National and state trends show enrollment at local colleges is way down—and San Francisco is no exception.
Colleges and universities nationwide saw a more than 5% drop in enrollment in higher education over the last two years. California schools saw an even bigger drop of 10% since 2019.
Data compiled by The San Francisco Standard found that those same enrollment trends are affecting San Francisco’s schools—some at much higher rates than the state or national average.
Since 2019, enrollment has dropped by 11,627 students, or 11.7%, among five of the top-enrolled schools in the city—including San Francisco State, City College of San Francisco, University of San Francisco, University of California San Francisco and the Academy of Art University.
The drop was most severe between the 2019 and 2020 academic years. Over that period, all five institutions reported an average enrollment dip of 7.5%—all told, the schools lost nearly 8,000 students over the course of a single year.
Enrollment had been steadily rising at some schools and already dropping at others before the major pandemic-related drop-off in 2020. New numbers from 2021 indicate some local schools are already starting their recovery. However, those same five schools still reported declining enrollment, but by just 5% on average.
City College accounts for the bulk of local declines. The school lost nearly 10,000 students between 2017 and 2021. It appears Covid was a decisive factor: During the pandemic, enrollment dropped more than 28%, double the drop seen at community colleges nationwide.
At SF State, the numbers aren’t as jarring. The school saw a more than 6% decline in its enrollment between 2019 and 2020. But those numbers began to recover in 2021, when the school enrolled just 2% fewer students than normal, accounting for a nearly 8% drop overall during the pandemic. Now, Katie Lynch, SF State’s senior associate vice president for enrollment management, said applications for fall 2022 are up from 2021 numbers.
University of San Francisco, a local Catholic college, lost around 5% of its students during the pandemic.

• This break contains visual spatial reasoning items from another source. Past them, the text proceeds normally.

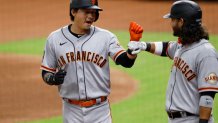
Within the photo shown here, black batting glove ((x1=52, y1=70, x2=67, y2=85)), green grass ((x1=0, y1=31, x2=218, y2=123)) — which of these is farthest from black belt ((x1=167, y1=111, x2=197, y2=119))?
green grass ((x1=0, y1=31, x2=218, y2=123))

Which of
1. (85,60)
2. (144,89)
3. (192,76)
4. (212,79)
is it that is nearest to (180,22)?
(192,76)

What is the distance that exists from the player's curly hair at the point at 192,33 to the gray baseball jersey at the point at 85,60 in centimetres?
69

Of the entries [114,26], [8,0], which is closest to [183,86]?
[114,26]

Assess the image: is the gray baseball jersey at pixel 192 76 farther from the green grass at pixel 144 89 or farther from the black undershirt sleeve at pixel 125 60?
the green grass at pixel 144 89

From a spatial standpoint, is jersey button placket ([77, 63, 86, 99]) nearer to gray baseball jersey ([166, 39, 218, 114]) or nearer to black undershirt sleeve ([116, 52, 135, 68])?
black undershirt sleeve ([116, 52, 135, 68])

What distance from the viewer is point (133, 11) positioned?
74.2 feet

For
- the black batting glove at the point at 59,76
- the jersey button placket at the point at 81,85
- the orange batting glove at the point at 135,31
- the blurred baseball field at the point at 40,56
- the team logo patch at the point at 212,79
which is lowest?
the blurred baseball field at the point at 40,56

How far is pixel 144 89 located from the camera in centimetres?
1182

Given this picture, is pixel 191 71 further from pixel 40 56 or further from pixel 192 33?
pixel 40 56

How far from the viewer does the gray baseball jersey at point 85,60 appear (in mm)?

Its enrollment had been declining since 2017, with 1,000 fewer students now attending the Jesuit university.
At UCSF, which only offers graduate degrees, enrollment stayed relatively steady throughout the pandemic. UCSF spokesperson Laura Kurtzman said while enrollment at each of the graduate university’s schools can fluctuate year to year—often based on research schedules—UCSF did not see any major drops in enrollment during the pandemic.
Also affecting local enrollment numbers is the fact that many international students faced logistical challenges with visas or even travel restrictions during the pandemic, keeping them from attending school in the United States and San Francisco.
California—the No. 1 state for international students—saw a 17% decrease in international student enrollment in fall 2020, which accounted for a $4.8 billion loss in consumer spending for the state, according to an analysis from the U.S. State Department and the Institute of International Education.